[WHAT YOU WILL DO]: Rewrite all of the data below in full, keeping the requests unchanged. Scale every number in the answers (the distances and the coordinates) by 1.5, and round each result to a whole number, with halves rounded up.

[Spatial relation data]
>>>
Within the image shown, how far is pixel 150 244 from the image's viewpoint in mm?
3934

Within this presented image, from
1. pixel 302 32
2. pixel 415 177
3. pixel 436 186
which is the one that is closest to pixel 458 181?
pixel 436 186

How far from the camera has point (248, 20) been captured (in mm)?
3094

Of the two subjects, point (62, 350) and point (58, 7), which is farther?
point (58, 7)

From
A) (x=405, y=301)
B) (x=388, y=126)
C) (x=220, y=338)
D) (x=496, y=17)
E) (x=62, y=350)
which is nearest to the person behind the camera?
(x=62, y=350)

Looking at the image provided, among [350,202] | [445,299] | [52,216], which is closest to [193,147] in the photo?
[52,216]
<<<
[FINISHED TASK]:
Within the image shown, how far is pixel 150 244 from the image's viewpoint in mm?
5901

Within this presented image, from
1. pixel 302 32
2. pixel 415 177
3. pixel 436 186
which is the one that is closest to pixel 458 181?
pixel 654 279

How far from the camera has point (248, 20) been captured (in mm)?
4641

Of the two subjects, point (62, 350) and point (58, 7), which is farther?
point (87, 11)

From
A) (x=405, y=301)
B) (x=388, y=126)
C) (x=220, y=338)
D) (x=496, y=17)
E) (x=62, y=350)
which is nearest to the person behind the camera?
(x=93, y=525)

Looking at the image provided, among [350,202] | [445,299] | [52,216], which is closest to [193,147] in the photo?
[78,324]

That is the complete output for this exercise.